GIVEN RECORDS
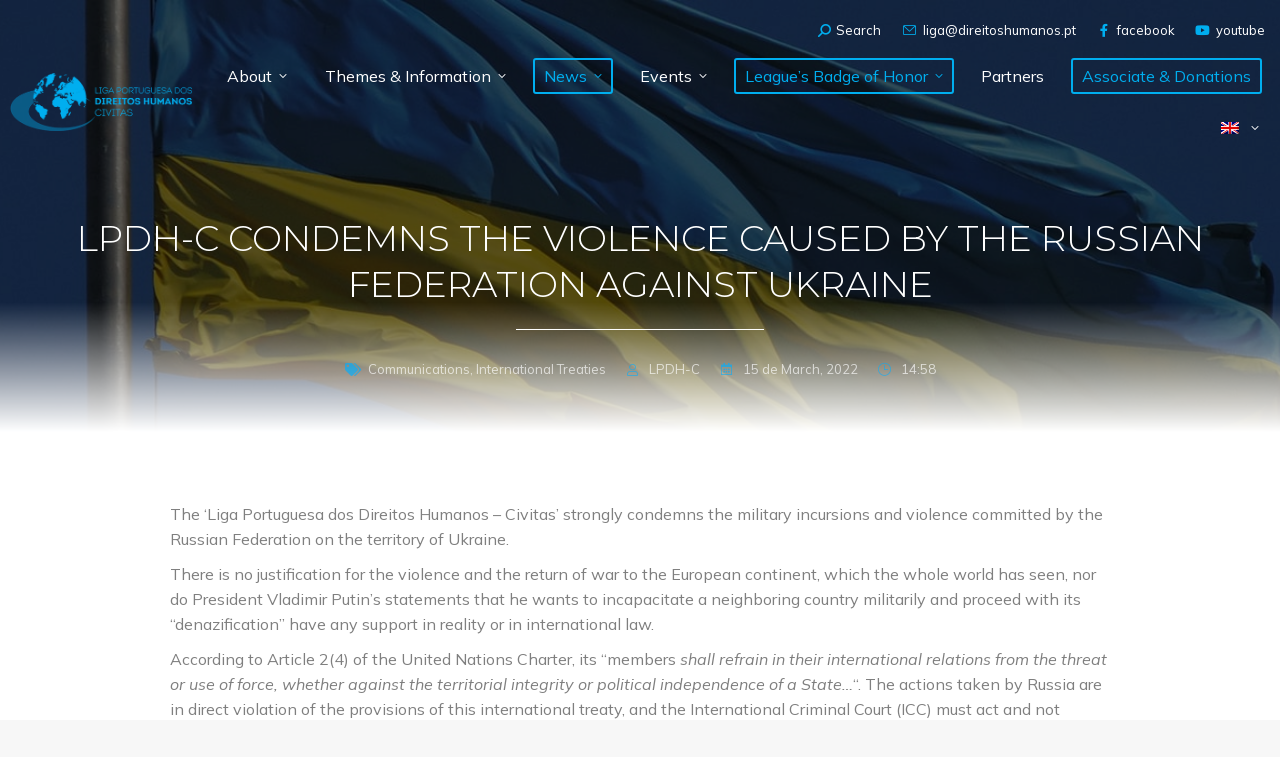

--- FILE ---
content_type: text/plain
request_url: https://www.google-analytics.com/j/collect?v=1&_v=j102&a=1453707711&t=pageview&_s=1&dl=https%3A%2F%2Fdireitoshumanos.pt%2Fen%2F2022%2F03%2Flpdh-c-condemns-the-violence-caused-by-the-russian-federation-against-ukraine%2F%3Fterm%3Duncategorized&ul=en-us%40posix&dt=LPDH-C%20condemns%20the%20violence%20caused%20by%20the%20Russian%20Federation%20against%20Ukraine%20-%20Liga%20Portuguesa%20dos%20Direitos%20Humanos%20-%20Civitas&sr=1280x720&vp=1280x720&_u=YEBAAEABAAAAACAAI~&jid=1367845639&gjid=113351172&cid=5392022.1768631572&tid=UA-214529813-1&_gid=155147461.1768631572&_r=1&_slc=1&gtm=45He61e1n81MTTFVHQv855774982za200zd855774982&gcd=13l3l3l3l1l1&dma=0&tag_exp=103116026~103200004~104527906~104528501~104684208~104684211~105391253~115495940~115938465~115938469~117041587&z=474730253
body_size: -452
content:
2,cG-P1NJ0DKTL0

WHAT THIS TASK INVOLVES
Without including any picture, set down the listing above exactly as it appears.

RESPONSE FOR THIS EXERCISE
--- FILE ---
content_type: text/plain
request_url: https://www.google-analytics.com/j/collect?v=1&_v=j102&a=1453707711&t=pageview&_s=1&dl=https%3A%2F%2Fdireitoshumanos.pt%2Fen%2F2022%2F03%2Flpdh-c-condemns-the-violence-caused-by-the-russian-federation-against-ukraine%2F%3Fterm%3Duncategorized&ul=en-us%40posix&dt=LPDH-C%20condemns%20the%20violence%20caused%20by%20the%20Russian%20Federation%20against%20Ukraine%20-%20Liga%20Portuguesa%20dos%20Direitos%20Humanos%20-%20Civitas&sr=1280x720&vp=1280x720&_u=YEBAAEABAAAAACAAI~&jid=1367845639&gjid=113351172&cid=5392022.1768631572&tid=UA-214529813-1&_gid=155147461.1768631572&_r=1&_slc=1&gtm=45He61e1n81MTTFVHQv855774982za200zd855774982&gcd=13l3l3l3l1l1&dma=0&tag_exp=103116026~103200004~104527906~104528501~104684208~104684211~105391253~115495940~115938465~115938469~117041587&z=474730253
body_size: -452
content:
2,cG-P1NJ0DKTL0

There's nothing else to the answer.